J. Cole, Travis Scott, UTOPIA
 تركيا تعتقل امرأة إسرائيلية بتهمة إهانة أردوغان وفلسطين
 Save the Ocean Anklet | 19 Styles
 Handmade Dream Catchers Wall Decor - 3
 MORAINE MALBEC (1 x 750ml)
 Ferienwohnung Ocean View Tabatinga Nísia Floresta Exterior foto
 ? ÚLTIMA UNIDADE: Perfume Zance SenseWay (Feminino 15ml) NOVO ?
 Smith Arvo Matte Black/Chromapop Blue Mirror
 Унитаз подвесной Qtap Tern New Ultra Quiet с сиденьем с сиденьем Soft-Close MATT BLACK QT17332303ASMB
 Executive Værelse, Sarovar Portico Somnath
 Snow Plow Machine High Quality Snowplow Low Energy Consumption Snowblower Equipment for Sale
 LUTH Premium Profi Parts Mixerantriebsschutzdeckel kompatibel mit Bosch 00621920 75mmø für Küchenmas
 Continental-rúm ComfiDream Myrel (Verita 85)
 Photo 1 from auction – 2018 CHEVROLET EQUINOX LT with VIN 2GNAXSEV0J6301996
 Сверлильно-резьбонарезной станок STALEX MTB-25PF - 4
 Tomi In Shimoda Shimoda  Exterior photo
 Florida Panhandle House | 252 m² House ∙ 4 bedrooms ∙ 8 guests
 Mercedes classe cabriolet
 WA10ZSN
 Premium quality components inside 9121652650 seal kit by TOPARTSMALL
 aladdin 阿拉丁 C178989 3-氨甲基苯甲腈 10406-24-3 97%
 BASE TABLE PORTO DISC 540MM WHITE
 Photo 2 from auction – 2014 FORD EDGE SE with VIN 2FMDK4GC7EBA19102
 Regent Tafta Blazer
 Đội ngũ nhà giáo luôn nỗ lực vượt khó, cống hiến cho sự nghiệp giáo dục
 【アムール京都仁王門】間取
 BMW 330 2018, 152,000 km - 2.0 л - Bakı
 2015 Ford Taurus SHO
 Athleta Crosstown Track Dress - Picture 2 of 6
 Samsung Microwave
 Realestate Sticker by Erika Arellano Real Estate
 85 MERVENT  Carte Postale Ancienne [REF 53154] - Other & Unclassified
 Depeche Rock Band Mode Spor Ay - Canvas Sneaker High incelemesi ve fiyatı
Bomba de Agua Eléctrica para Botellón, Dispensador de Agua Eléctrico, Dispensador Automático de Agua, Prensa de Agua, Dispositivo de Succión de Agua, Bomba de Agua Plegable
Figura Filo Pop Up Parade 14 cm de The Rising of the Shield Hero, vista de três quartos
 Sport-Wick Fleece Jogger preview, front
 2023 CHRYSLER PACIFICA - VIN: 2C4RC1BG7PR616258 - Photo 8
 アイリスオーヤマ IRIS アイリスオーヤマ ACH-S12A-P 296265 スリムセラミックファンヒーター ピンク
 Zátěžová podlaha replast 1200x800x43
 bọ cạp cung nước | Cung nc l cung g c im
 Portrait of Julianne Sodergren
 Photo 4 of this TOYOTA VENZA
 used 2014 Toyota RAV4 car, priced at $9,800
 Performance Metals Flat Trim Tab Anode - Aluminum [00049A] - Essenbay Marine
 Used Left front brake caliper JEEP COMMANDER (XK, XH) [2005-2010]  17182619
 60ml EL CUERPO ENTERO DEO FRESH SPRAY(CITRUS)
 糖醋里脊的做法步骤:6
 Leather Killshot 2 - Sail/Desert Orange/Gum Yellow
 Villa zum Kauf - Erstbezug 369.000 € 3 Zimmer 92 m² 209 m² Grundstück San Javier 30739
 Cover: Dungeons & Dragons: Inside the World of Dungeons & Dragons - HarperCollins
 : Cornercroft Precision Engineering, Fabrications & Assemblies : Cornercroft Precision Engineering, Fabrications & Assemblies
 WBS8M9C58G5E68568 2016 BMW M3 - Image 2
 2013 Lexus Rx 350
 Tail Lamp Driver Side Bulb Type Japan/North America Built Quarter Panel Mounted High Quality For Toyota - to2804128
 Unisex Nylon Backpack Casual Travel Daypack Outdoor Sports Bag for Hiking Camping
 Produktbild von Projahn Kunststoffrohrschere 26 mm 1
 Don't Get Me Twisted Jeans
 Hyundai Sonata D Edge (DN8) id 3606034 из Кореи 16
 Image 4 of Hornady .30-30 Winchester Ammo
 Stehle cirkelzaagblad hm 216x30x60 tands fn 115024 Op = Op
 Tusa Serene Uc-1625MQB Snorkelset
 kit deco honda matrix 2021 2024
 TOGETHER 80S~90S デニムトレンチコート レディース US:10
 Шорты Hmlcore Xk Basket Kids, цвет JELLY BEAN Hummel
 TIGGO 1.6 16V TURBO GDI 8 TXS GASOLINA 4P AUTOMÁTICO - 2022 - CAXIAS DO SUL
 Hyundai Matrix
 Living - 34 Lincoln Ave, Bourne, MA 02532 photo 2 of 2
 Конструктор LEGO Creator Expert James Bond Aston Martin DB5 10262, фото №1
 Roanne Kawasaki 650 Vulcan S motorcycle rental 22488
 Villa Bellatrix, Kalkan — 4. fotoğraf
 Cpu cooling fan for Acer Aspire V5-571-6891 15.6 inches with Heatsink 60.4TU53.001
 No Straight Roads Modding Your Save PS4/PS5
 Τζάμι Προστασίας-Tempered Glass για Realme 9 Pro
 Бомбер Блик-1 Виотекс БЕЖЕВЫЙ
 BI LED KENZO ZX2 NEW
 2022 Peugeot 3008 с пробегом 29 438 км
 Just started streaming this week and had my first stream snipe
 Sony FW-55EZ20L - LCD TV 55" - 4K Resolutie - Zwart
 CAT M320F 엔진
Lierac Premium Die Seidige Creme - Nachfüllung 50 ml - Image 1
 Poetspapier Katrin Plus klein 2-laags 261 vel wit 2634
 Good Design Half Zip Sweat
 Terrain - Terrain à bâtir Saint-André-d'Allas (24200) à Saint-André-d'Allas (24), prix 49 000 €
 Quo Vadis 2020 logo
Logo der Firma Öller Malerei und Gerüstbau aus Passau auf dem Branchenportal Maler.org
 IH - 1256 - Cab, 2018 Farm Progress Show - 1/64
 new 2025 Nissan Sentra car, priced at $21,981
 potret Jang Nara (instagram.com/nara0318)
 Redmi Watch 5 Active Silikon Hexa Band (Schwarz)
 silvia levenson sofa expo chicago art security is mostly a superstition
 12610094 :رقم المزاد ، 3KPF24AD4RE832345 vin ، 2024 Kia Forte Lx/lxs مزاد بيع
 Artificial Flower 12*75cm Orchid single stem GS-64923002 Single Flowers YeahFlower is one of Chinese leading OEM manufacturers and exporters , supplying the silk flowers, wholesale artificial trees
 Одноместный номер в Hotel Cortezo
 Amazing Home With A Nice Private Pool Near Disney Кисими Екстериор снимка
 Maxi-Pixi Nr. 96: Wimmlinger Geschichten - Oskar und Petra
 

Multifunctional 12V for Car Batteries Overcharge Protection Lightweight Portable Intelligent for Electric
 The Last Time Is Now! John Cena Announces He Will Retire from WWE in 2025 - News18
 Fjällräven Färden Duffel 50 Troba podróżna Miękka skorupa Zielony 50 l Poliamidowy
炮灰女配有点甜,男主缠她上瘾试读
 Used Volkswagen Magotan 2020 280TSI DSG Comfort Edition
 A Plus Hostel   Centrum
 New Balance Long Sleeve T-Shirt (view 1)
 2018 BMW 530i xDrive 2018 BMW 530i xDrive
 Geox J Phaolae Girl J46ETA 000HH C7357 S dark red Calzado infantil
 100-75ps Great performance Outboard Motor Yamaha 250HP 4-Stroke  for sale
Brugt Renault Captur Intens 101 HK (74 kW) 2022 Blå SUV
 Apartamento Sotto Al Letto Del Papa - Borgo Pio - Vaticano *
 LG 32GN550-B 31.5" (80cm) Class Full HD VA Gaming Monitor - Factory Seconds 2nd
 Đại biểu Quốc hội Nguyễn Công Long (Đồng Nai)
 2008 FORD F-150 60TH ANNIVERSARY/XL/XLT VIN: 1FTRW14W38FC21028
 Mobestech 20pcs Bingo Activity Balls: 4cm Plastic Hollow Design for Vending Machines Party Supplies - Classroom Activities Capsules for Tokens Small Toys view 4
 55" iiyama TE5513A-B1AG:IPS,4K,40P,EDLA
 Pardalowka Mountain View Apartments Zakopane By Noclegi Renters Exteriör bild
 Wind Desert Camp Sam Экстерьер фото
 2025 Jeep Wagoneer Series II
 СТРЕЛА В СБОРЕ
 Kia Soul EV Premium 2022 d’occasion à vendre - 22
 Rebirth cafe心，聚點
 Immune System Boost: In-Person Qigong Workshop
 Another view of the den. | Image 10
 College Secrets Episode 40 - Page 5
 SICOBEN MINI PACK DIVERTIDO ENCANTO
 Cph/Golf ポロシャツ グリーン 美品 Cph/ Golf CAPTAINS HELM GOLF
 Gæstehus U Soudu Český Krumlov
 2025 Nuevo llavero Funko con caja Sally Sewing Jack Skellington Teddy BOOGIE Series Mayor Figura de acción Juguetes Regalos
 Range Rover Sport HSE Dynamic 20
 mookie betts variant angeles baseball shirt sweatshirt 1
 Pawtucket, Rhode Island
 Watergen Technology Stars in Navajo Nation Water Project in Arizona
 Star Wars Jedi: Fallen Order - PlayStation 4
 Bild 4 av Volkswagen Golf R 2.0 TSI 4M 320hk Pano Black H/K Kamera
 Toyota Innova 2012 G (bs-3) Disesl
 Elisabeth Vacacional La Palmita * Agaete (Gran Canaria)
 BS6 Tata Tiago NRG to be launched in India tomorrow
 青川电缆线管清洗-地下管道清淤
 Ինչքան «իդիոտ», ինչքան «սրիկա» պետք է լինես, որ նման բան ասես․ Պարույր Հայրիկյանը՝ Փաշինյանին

- - -

• TASK INSTRUCTIONS:
Take the lines above from the one containing "Terrain - Terrain" to the one containing "Redmi Watch 5" and retype them exactly, both ends included, with nothing added.

• TASK RESULT:
 Terrain - Terrain à bâtir Saint-André-d'Allas (24200) à Saint-André-d'Allas (24), prix 49 000 €
 Quo Vadis 2020 logo
Logo der Firma Öller Malerei und Gerüstbau aus Passau auf dem Branchenportal Maler.org
 IH - 1256 - Cab, 2018 Farm Progress Show - 1/64
 new 2025 Nissan Sentra car, priced at $21,981
 potret Jang Nara (instagram.com/nara0318)
 Redmi Watch 5 Active Silikon Hexa Band (Schwarz)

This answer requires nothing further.